There is one artist that eclipses them all: Garbage.
I have never been able to explain it. Garbage flies in the face of a lot of my specific musical preferences. They don’t have the best lyrics. They are not the most creative songwriters. Shirley Manson is not always a technically strong singer. They often let sophisticated production obscure the human performances that make a song.
I don’t care. I never have. There is something about their formula – Shirley Manson plus Butch Vig, Duke Erikson, and Steve Marker – that forms the most compelling possible music for me.
That means it is a very, very big deal when they debut their first single after a nearly seven-year hiatus, interrupted by the release of just a few scant b-sides.
(Hurry up and download “Blood for Poppies” for free directly from Garbage while it is still available!)
There are many familiar facets about this song. The throbbing, undifferentiated layers of guitars and drums topped with a crisp, chiming electric. The obnoxiously fuzzy riff that at once underpins and interrupts the phrases. Shirley’s sultry, half-spoken unspooling of lyrics. An unusual bridge that interrupts and deconstructs the song, yet perfectly returns us to exactly the point where it began.
Then there is the chorus. Layered vocals as far as the ear can hear, and army of Shirley Manson in perfect, major-key harmony, obscuring all but the most rudimentary rhythms beneath her.
I love it. It screams that Garbage is still Garbage, sounding somehow the same but different. Yet, it builds that from a stingily small handful of elements that are nearly recursive, all easily referenced to past exploits. Shirley sounds fierce and comfortable, a combination of her bombshell 00s vocals and her signature 90s wratch. Yet, the lyrics are stitched-together and nearly-rapped, less of the band’s tainted love hallmark and more of catchy outliers like “When I Grow Up” or “Shut Your Mouth.”
Do the detraction mean I’ve stopped pounding this track on repeat for the past week? No. Even the worst Garbage song (which this is nowhere near) is still a song that infects my brain in a neuron-by-neuron guerrilla campaign.
Will this be the sound of Not Your Kind of People? Probably not. No single Garbage song ever communicates the full arsenal of its album – especially not the lead single.

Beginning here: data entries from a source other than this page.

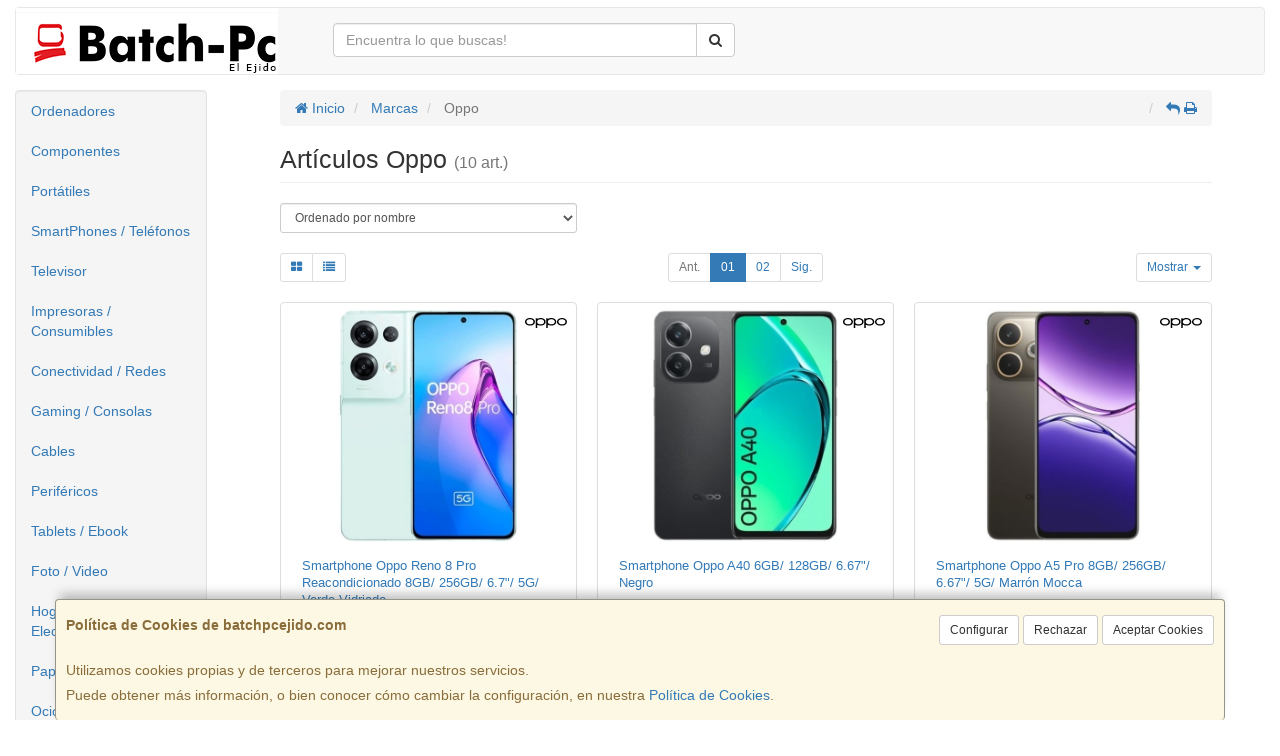

--- FILE ---
content_type: image/svg+xml
request_url: https://imagenes.web4pro.es/marcas/svg/oppo.svg
body_size: 3218
content:
<?xml version="1.0" encoding="UTF-8"?>
<svg id="svg4" xmlns="http://www.w3.org/2000/svg" xmlns:svg="http://www.w3.org/2000/svg" xmlns:sodipodi="http://sodipodi.sourceforge.net/DTD/sodipodi-0.dtd" xmlns:rdf="http://www.w3.org/1999/02/22-rdf-syntax-ns#" xmlns:inkscape="http://www.inkscape.org/namespaces/inkscape" xmlns:dc="http://purl.org/dc/elements/1.1/" xmlns:cc="http://creativecommons.org/ns#" version="1.1" viewBox="0 0 1000 237.7">
  <defs>
    <style>
      .cls-1 {
        fill: #000;
        stroke-width: 0px;
      }
    </style>
  </defs>
  <sodipodi:namedview id="namedview6" bordercolor="#666666" borderopacity="1" gridtolerance="10" guidetolerance="10" inkscape:current-layer="svg4" inkscape:cx="699.17404" inkscape:cy="129.49666" inkscape:pageopacity="0" inkscape:pageshadow="2" inkscape:window-height="705" inkscape:window-maximized="1" inkscape:window-width="1366" inkscape:window-x="-8" inkscape:window-y="-8" inkscape:zoom="0.51911765" objecttolerance="10" pagecolor="#ffffff" showgrid="false"/>
  <path id="path1460" class="cls-1" d="M254.3,123V8.3h35.8v7.6c0,4.2,0,7.6.1,7.6s2.3-1.4,5-3.1c31.6-19.8,77.6-25.8,118.9-15.4,37.2,9.3,64.1,31.5,73.7,60.6,5.6,17,5.3,35.9-.9,52.4-7.6,20.5-23.3,36.9-46,48.2-19.8,9.9-42.5,14.8-67.8,14.8s-40.7-3.5-57.9-10.4c-6.9-2.7-15.6-7.2-21-10.6l-4.1-2.7v80.5h-35.8v-114.7ZM390.3,150.5c20.1-2.9,35.7-9.2,47.4-19.4,8.9-7.7,15-18.4,17.4-30.1,1-4.8,1-16.1,0-20.8-2.8-13.8-10.6-25.8-22.4-34.2-4.8-3.4-14.4-8.2-20.6-10.3-17.4-5.9-38.5-7.6-57.9-4.8-33.6,4.9-56.3,21.6-62.4,45.8-2.7,10.7-2.2,22.2,1.3,32.3,8.1,22.9,31.9,38.1,65.5,41.9,6.8.8,25.3.6,31.7-.3h0ZM508.9,123V8.3h35.8v7.6c0,4.2,0,7.6.2,7.6s2.1-1.2,4.4-2.7c5.3-3.5,15.9-8.7,22.7-11.2,29.2-10.8,64.9-12.5,96.1-4.7,50.9,12.8,80.9,47.8,78,91.1-2.2,33.1-24.2,60.3-60.4,74.6-11.8,4.7-23.9,7.6-39.1,9.5-8,1-29.6,1-37.9,0-23.6-2.8-44.4-9.8-60.6-20.5l-3.4-2.2v80.4h-35.8v-114.7h0ZM645.9,150.3c27.9-4.2,47.5-15.4,57.8-33.1,6-10.3,8.2-23.9,6-36.6-4.6-26.3-27.8-44.6-63.2-49.8-23.4-3.4-49.8,0-67.8,8.8-18.3,9-29.4,22.4-33.1,40.2-1,4.7-1,16.7,0,21.3,2.7,12.4,8.7,22.6,17.8,30.3,12.6,10.6,29,16.9,50.3,19.3,7,.8,25.2.5,32.2-.5h0ZM106.5,180.7c-19-1.7-35.2-5.4-48.9-11.3C26.2,156,6.4,133.5,1.1,105c-1-5.4-1.4-17.7-.8-23.6C4.2,47.2,29.4,20.2,69.2,7.4,90.4.6,116.4-1.7,139.8,1.3c42.9,5.5,75.3,25.4,89.6,54.9,11.6,24,10.1,53.2-3.8,75.7-6.3,10.1-16.6,20.5-27.3,27.5-16.6,10.9-36.4,17.6-60.5,20.6-4.8.6-26.8,1.1-31.3.7h0ZM131.9,150.8c18.7-2,34.4-7.3,46.2-15.7,9.7-6.8,17.3-16.9,20.7-27.3,2-6.1,2.4-9,2.4-17.3s-.4-11.1-2.4-17.2c-6.5-20-25.7-35-52.4-40.8-23.5-5.2-50.8-3.4-71.1,4.7-14.6,5.8-26.2,15.2-32.9,26.8-7.2,12.3-8.8,29.1-4.2,43.6,4.9,15.6,18,28.6,35.9,35.9,9.8,4,21.9,6.8,33.8,7.8,4.6.4,19.2.2,24-.3h0ZM869.8,180.7c-.7,0-3.4-.3-5.8-.6-19.7-1.9-40.5-8.1-55.7-16.7-20.6-11.7-34.9-28.3-41.4-48-4.4-13.3-5.2-28.3-2.1-42.1,4.6-20.9,17.3-38.6,37-51.7,26-17.3,64.2-24.9,101.1-20.3,30.7,3.9,55.9,15.1,73.5,32.6,13.4,13.4,21.1,29,23.3,47.4.6,4.8.5,14.5-.2,19.5-4.8,36.5-33.8,64.5-78.2,75.4-13.5,3.3-21.9,4.3-37.7,4.5-6.8,0-13.1,0-13.8,0h0ZM893.3,151c23.6-2.2,42.9-10,55.2-22.3,8.4-8.4,13.2-17.6,15.1-28.7.8-4.6.8-14.2,0-18.9-4.3-25.6-26.9-44.2-60.4-49.7-8-1.3-13.4-1.7-21.8-1.7-37.6,0-66.7,14.2-77.9,37.9-3.3,7.1-4.9,14.4-4.9,23.1s2.7,20.7,8.8,29.8c11.1,16.7,32.3,27.4,60.2,30.5,5.8.6,19.9.7,25.7.2h0Z" inkscape:connector-curvature="0"/>
</svg>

Was the dark, surging, vengeful “Vow” the most representative track of Garbage? Was the pastiche of riffs and whispered howl of “Push It” a better sample of Version 2.0 than “I Think I’m Paranoid” or “Special”? Did the gender-bending stomp of “Androgyny” adequately explain the sour pop spectacular of Beautiful Garbage? And, did the Sabbath-esque riff and sparse verses of “Why Do You Love Me” explain the stripped down, real-band sound of Bleed Like Me?
I guess that’s just one more way that Garbage stands apart from all of the other bands I love. While I struggle to dissect and define their music, with Garbage all that is an afterthought. I have an inherent trust of Garbage that no other artist I love can engender. I can’t help but dissect their songs, but for once it is beside the point. It’s not why I’m listening.
I’m listening because, over fifteen years after I first listen to the full length of their debut, they are still my favorite band on the planet.
Not Your Kind of People is out on May 15 in standard and deluxe versions (deluxe includes extra songs, and Garbage are known for the awesomeness of their B-Sides).